--- START OF Provided passage ---

Submarine groundwater discharge (SGD) is an important factor in the water budget of Florida Bay and can play an important role in the delivery and transformations of groundwater borne chemical constituents. It is likely that a large component of SGD in Florida Bay is not fresh groundwater, but recycled seawater.  However, SGD discharge rates are not clear; current estimates of total (fresh + saline groundwater) SGD into Florida Bay vary widely (1-40 cm/day), depending on which particular geochemical tracer has been used, and if physical seepage meters were deployed to evaluate SGD exchange rates (Corbett et al., 1999; Top et al., 2001).  SGD rates into Florida Bay are likely controlled in part by tidally-driven water level fluctuations across the Florida Keys – the effects of which are dampened towards the northern fringe of the bay.  In this region, the fresh water/saltwater interface reflects a quasi-equilibrium between surface and subsurface fresh water run off and saline bay water interactions. 

It has been shown repeatedly (for example, Burnett et al., 2001; Burnett and Dulaiova, 2003), that these in situ techniques are accurate and precise when compared to standard but laborious emanation techniques.  The high temporal resolution of the radon measurements provides the ability to examine regional scale Rn SGD signatures.  Previous results have shown that SGD inputs are often not in steady state but change on tidal, seasonal, and likely climatic time scales. 

Objectives and Scope

The primary objective of this study is to map the ²²²Rn distribution in surface waters of northern FLorida Bay and to conduct concurrent streaming resistivity profiling surveys (SRP).  Such resistivity data will provide unprecedented information of the fresh water / salt water interface to depths of 10’s of meters.  The Rn-222 data will identify sites of enhanced fluid exchange across the sediment / water interface where submarine ground water discharge rates can be estimated.

--- END OF Provided passage ---
--- START OF Extracted material ---

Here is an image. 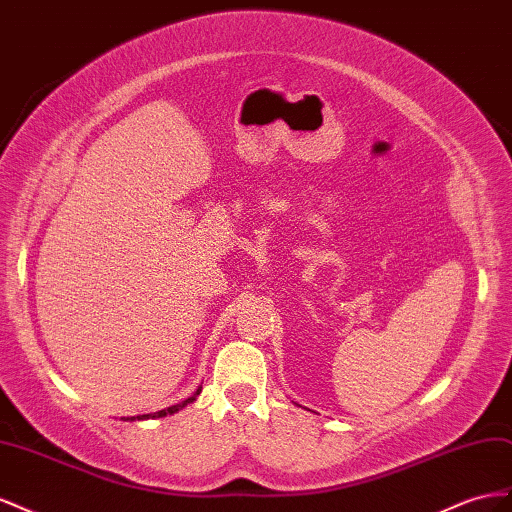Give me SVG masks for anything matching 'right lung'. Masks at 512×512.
I'll return each instance as SVG.
<instances>
[{
	"label": "right lung",
	"instance_id": "1",
	"mask_svg": "<svg viewBox=\"0 0 512 512\" xmlns=\"http://www.w3.org/2000/svg\"><path fill=\"white\" fill-rule=\"evenodd\" d=\"M197 394H199V390H197ZM191 401H195V397H191V399H186L184 403H178V405H171V407H167V410H160V412H156V414H143V416H137L139 420H143V418H160V416H167V414H173V412H178L180 407H184L186 403H191ZM128 420V418H126ZM130 420H135V418H130Z\"/></svg>",
	"mask_w": 512,
	"mask_h": 512
}]
</instances>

--- END OF Extracted material ---

▶ Aim: Reproduce word for word the part of the passage on groundwater discharge into Florida Bay starting at "The primary objective" and ending at "can be estimated.".

▶ Finished task:
The primary objective of this study is to map the ²²²Rn distribution in surface waters of northern FLorida Bay and to conduct concurrent streaming resistivity profiling surveys (SRP).  Such resistivity data will provide unprecedented information of the fresh water / salt water interface to depths of 10’s of meters.  The Rn-222 data will identify sites of enhanced fluid exchange across the sediment / water interface where submarine ground water discharge rates can be estimated.